● **Tâches à réaliser**
(a) Pour chaque affirmation ci-dessous, indiquez par oui ou par non si elle concorde avec le texte sur le festival Musique & Vin, en citant à l'identique les mots du texte qui tranchent. (i) Le festival a lieu du 23 juin au 1er juillet. (ii) Au Moyen Âge, l'Église appréciait beaucoup les fêtes en l'honneur de Dionysos. (iii) Les pierres du château du Clos de Vougeot sont cisterciennes depuis neuf siècles.
(b) Recopiez un passage du texte sur le festival Musique & Vin, à partir des mots « Le festival Musique » et jusqu'aux mots « s’entendre. Musique ! » inclus.

● **Extrait fourni**
+++++

Le festival Musique & Vin au Clos Vougeot fête ses dix ans d’existence, du 23 juin au 1er juillet. Si ses géniteurs ne sont pas n’importe qui par ici (Bernard Hervet, Aubert de Villaine, David Chan, François Faiveley), l’événement dégage en réalité un élitisme de façade : il interpelle, entre simplicité et élégance, notre rapport à l’art de vivre. Et confirme une fois de plus que les notes de classique et de pinot sauront toujours s’entendre. Musique !
Par Alexis Cappellaro
Photos : Bénédicte Manière
Harmonie, notes, rythme, attaque, longueur… Musique et vin sont non seulement historiquement liés ; ils parlent le même langage, ce qui ne gâche rien. Dans la Grèce antique, on célébrait Dyonisos à grand renfort de fêtes démesurées où défilait un cortège ivre et chantant. Au Moyen Âge, l’Église n’était pas une grande adepte de ces réjouissances, mais on lui doit paradoxalement les techniques de viticulture moderne et la base des chants liturgiques. Le château du Clos de Vougeot, dont les vénérables pierres sont cisterciennes depuis neuf siècles, est donc un point de ralliement tout trouvé pour la musique et le vin. Que personne n’en doute.

+++++

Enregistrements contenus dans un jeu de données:
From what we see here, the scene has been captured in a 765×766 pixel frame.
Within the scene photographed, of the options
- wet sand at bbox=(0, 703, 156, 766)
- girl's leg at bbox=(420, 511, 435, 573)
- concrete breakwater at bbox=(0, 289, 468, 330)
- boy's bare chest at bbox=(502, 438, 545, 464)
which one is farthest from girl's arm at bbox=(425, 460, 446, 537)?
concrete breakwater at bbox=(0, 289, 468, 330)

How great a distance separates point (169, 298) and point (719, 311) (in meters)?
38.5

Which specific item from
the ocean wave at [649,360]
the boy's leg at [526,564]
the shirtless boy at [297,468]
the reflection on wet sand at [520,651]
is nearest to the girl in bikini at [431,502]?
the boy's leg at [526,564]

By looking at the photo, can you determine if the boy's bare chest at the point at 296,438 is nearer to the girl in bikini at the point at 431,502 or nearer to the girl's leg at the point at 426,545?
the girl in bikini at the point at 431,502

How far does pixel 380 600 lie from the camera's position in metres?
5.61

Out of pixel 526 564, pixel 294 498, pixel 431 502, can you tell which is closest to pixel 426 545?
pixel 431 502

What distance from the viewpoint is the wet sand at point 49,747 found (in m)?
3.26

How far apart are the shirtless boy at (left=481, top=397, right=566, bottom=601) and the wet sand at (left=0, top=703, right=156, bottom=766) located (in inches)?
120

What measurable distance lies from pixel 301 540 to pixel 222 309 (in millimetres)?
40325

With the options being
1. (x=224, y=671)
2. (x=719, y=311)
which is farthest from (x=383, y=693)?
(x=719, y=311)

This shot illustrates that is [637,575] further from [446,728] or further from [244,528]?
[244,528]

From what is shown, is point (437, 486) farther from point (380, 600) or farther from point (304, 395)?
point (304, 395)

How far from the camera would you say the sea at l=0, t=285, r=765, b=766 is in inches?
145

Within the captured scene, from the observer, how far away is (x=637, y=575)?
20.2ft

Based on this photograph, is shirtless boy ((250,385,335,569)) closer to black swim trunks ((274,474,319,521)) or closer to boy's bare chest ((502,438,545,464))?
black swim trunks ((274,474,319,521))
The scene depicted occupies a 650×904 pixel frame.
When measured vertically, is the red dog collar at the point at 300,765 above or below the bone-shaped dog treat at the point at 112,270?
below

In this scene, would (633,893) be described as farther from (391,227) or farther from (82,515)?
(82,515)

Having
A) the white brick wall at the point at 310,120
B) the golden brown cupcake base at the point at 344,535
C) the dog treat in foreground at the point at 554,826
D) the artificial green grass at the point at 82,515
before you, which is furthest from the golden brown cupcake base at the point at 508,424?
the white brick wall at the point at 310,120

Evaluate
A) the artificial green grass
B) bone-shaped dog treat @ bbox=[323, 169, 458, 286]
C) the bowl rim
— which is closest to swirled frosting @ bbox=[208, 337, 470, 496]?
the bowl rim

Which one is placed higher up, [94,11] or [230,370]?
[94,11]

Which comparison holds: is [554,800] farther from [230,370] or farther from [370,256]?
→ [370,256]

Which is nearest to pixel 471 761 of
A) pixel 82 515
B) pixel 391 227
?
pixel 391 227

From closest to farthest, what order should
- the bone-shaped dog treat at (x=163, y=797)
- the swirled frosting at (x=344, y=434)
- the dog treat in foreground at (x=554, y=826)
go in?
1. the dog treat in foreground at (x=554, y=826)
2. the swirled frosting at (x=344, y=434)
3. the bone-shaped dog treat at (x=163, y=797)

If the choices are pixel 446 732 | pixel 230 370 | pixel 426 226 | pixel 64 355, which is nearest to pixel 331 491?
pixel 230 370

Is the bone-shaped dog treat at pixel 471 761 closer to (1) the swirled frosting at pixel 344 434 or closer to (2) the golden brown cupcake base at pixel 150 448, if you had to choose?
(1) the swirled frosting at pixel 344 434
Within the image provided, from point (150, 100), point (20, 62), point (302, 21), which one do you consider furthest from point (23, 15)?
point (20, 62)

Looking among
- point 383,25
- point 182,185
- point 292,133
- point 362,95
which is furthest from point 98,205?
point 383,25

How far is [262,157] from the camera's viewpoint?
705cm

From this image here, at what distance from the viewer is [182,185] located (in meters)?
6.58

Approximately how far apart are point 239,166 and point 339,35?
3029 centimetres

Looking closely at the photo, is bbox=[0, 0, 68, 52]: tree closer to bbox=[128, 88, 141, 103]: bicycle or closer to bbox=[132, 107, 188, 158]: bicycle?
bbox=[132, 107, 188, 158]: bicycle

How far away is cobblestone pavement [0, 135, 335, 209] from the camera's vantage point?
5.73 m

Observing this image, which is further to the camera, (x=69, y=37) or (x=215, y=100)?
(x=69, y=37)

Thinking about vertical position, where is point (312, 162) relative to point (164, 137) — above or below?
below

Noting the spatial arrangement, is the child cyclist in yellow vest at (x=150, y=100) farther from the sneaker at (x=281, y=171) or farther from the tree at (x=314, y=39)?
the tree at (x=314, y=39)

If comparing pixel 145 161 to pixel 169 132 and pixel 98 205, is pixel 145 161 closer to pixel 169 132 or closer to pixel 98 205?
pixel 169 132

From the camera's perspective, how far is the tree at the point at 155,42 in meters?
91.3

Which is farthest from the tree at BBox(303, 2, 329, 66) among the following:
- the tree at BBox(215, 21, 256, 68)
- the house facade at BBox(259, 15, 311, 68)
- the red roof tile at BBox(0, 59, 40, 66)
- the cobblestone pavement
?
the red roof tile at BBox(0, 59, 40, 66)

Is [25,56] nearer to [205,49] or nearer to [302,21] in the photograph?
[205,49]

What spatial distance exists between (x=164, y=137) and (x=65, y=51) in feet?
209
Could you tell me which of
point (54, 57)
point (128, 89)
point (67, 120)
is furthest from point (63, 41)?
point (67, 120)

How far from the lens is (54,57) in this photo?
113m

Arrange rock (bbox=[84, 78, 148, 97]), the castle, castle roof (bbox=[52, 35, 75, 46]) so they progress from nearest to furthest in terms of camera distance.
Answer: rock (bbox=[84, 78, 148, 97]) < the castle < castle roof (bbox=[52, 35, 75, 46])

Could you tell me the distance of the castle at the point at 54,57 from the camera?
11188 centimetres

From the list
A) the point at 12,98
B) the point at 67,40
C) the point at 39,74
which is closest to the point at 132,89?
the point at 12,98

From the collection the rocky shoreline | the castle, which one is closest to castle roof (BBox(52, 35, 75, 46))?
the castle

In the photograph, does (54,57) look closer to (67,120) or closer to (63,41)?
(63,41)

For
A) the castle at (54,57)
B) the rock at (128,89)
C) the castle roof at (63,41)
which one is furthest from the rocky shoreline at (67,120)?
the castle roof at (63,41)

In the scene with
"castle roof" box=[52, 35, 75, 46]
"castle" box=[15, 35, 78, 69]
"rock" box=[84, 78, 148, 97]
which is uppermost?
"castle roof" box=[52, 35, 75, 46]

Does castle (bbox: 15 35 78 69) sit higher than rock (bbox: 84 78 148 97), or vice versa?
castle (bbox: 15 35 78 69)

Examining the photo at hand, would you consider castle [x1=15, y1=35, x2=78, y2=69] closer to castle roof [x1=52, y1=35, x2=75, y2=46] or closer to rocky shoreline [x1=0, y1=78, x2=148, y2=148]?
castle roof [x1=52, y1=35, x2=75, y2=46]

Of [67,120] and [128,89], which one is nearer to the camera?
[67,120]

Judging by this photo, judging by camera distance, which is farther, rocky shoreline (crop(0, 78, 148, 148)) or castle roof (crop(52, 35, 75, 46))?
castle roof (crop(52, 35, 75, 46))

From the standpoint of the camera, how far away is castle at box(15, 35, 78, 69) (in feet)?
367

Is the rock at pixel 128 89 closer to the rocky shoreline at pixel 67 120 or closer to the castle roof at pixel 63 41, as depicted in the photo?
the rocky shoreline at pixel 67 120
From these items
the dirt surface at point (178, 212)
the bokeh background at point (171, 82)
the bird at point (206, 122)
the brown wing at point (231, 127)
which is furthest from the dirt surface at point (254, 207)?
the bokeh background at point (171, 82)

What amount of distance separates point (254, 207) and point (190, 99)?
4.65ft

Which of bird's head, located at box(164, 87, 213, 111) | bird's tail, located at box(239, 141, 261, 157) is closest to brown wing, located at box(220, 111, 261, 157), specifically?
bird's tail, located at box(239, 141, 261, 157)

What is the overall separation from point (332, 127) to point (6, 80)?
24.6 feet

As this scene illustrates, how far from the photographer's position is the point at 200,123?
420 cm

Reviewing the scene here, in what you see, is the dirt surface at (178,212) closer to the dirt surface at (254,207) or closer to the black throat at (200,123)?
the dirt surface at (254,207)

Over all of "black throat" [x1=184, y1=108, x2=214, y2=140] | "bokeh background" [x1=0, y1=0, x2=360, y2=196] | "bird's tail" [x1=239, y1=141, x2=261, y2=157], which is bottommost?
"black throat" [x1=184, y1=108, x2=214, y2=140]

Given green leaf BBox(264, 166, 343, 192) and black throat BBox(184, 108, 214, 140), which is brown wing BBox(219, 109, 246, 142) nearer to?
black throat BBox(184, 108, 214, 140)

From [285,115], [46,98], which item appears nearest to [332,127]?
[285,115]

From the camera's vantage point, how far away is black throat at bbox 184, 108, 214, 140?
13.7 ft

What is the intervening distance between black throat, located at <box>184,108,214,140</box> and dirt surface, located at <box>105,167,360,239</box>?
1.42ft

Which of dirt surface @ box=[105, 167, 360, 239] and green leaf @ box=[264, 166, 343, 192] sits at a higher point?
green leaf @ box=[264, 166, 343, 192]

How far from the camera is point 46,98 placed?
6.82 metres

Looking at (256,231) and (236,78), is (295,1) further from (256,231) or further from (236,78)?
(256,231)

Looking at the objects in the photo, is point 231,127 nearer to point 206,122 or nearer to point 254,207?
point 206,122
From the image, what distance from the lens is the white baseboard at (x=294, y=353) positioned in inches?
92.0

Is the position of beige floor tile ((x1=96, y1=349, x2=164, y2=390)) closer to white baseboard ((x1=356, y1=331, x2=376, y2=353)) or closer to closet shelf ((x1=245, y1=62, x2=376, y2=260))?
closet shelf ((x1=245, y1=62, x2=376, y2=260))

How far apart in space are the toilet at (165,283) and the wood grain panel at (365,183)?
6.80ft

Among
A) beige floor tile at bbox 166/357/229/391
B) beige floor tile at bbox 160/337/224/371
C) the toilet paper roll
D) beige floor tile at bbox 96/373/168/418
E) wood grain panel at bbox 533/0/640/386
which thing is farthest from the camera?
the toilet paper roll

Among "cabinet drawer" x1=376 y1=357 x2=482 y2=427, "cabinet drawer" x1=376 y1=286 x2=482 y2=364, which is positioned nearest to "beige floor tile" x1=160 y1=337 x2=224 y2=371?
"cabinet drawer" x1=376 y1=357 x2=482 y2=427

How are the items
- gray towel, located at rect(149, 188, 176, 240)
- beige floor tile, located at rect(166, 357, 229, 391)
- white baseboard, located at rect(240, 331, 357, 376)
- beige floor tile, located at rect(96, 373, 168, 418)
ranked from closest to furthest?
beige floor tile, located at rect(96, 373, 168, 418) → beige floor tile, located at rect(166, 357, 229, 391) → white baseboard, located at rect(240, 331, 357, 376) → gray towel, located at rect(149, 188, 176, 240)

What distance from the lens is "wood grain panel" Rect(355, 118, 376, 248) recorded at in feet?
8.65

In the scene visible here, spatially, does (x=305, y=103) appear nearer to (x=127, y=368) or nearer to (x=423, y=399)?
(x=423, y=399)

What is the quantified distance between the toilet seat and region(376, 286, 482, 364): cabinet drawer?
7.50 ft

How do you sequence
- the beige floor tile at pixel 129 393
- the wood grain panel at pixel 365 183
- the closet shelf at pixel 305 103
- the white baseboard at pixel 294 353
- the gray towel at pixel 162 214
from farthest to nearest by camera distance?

+++++

● **Réponses par tâche**
(a)
(i) Oui : « du 23 juin au 1er juillet ».
(ii) Non : « l’Église n’était pas une grande adepte de ces réjouissances ».
(iii) Oui : « dont les vénérables pierres sont cisterciennes depuis neuf siècles ».

(b)
Le festival Musique & Vin au Clos Vougeot fête ses dix ans d’existence, du 23 juin au 1er juillet. Si ses géniteurs ne sont pas n’importe qui par ici (Bernard Hervet, Aubert de Villaine, David Chan, François Faiveley), l’événement dégage en réalité un élitisme de façade : il interpelle, entre simplicité et élégance, notre rapport à l’art de vivre. Et confirme une fois de plus que les notes de classique et de pinot sauront toujours s’entendre. Musique !